Art. 83, comma 10, D.Lgs. 50/2016

il punto della situazione

La nozione di rating delle imprese è un concetto di grande interesse a motivo dei suoi risvolti economici e giuridici.

Sul piano del diritto amministrativo, da un punto di vista generale, il rating rappresenta uno strumento finalizzato ad avvicinare il sistema della contrattualistica pubblica ai meccanismi operanti nel mercato tra privati, un mezzo che indica la possibilità di misurazione della reputazione di un operatore economico aspirante aggiudicatario, tramite la valutazione delle pregresse attività.
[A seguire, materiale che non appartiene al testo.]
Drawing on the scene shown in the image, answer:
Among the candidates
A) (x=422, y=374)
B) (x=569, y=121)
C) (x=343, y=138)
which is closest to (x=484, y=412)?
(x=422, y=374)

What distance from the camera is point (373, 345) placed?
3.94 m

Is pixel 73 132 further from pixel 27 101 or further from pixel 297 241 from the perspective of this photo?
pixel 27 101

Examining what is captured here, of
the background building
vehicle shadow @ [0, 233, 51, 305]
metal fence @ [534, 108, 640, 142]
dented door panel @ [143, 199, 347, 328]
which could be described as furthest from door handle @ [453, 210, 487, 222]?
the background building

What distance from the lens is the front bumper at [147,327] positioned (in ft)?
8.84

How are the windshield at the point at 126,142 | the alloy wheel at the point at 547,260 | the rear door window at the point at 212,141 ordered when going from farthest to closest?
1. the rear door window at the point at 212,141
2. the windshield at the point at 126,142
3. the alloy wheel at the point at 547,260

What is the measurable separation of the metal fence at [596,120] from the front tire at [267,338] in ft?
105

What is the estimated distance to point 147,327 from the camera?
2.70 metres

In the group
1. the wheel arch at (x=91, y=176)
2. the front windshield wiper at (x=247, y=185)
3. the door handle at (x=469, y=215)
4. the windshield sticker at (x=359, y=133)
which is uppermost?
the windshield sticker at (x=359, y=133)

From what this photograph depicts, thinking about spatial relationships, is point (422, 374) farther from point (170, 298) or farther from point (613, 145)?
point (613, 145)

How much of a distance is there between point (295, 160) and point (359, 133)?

Esso, in particolare, attiene principalmente al perseguimento dell’efficienza anche nell’ambito del public procurement, considerando la reputazione non tanto in termini di affidabilità morale del soggetto offerente, quanto in termini squisitamente oggettivi e, dunque, in base a indici misurabili.[1]

Il nuovo Codice dei contratti pubblici ha, infatti, introdotto l’istituto proprio al fine di consentire una migliore qualificazione dei partecipanti e delle loro, rispettive, offerte.
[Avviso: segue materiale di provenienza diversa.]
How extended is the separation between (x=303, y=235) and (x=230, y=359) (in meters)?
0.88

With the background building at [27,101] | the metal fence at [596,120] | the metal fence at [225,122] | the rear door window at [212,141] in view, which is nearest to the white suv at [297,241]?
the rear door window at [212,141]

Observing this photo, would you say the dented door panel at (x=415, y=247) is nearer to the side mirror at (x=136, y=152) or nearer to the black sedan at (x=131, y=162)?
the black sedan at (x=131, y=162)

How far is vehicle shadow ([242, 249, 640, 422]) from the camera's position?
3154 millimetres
Come è stato osservato, “a livello ordinamentale, il rating è strumento inteso ad assicurare che nel mercato regolato dei contratti pubblici operino solamente soggetti affidabili, in maniera tale da contribuire alla realizzazione dell’efficienza del mercato stesso”.[2]

Più nello specifico, l’istituzione di un simile sistema è stata prevista dall’art. 83, comma 10, D.Lgs. 50/2016 – così come modificato, in accoglimento della segnalazione dell’ANAC del 1° febbraio 2017, n. 2, dal correttivo adottato con D.Lgs. 19 aprile 2017, n. 56 - nel quale si stabilisce che la relativa disciplina di regolazione e gestione del sistema è demandata all’ANAC, chiamata a definire con apposite linee guida (ad oggi, non ancora definitivamente adottate) i requisiti su cui esso si basa, i criteri di valutazione e le modalità di rilascio della certificazione. Tuttavia, la grande novità introdotta dal Correttivo riguarda il “declassamento”, da obbligatorio e meramente facoltativo, dell’istituto in esame che, in tal modo, non può più essere considerato come condizione necessaria per la partecipazione.
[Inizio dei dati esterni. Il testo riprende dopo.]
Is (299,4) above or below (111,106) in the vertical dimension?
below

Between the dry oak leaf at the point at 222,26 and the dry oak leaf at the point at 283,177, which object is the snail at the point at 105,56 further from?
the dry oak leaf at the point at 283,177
A ciò si deve aggiungere, inoltre, l’eliminazione del riferimento presente nella disposizione originaria al diverso concetto di rating di legalità,[3] espunto in quanto afferente ai requisiti soggettivi dell’impresa - piuttosto che a quelli di natura oggettiva utili ai fini del rating di impresa - e, come tale, non adatto a rappresentare elemento costitutivo dell’istituto in commento.[4]

Inoltre, nella versione originaria della disposizione, era stabilito che il rating d’impresa si applicasse ai soli fini della qualificazione delle imprese, incidendo solamente sulla selezione degli offerenti. Il Correttivo, invece, modificando l’ambito di applicazione dell’istituto, ha espunto la suddetta limitazione e ne ha esteso, implicitamente, l’operatività anche alla fase dell’aggiudicazione, seppur la rubrica dell’articolo di riferimento faccia riferimento espresso ai soli criteri di selezione, opponendosi apparentemente a questa estensione (fermo, ad ogni modo, il fatto che “rubrica non facit legem”).

A conferma di ciò e dell’importanza accordata a entrambi i modelli di rating dall’ordinamento, occorre considerare che il riferimento ai due indicatori è presente nel testo dell’art. 95, comma 13, del Codice nell’ambito dell’offerta economicamente più vantaggiosa, individuata sulla base del miglior rapporto qualità/prezzo, ove è previsto che, “compatibilmente con il diritto dell’Unione europea e con i principi di parità di trattamento, non discriminazione, trasparenza, proporzionalità, le amministrazioni aggiudicatrici indicano nel bando di gara, nell’avviso o nell’invito, i criteri premiali che intendono applicare alla valutazione dell’offerta in relazione al maggior rating di legalità e di impresa dell’offerente […]”.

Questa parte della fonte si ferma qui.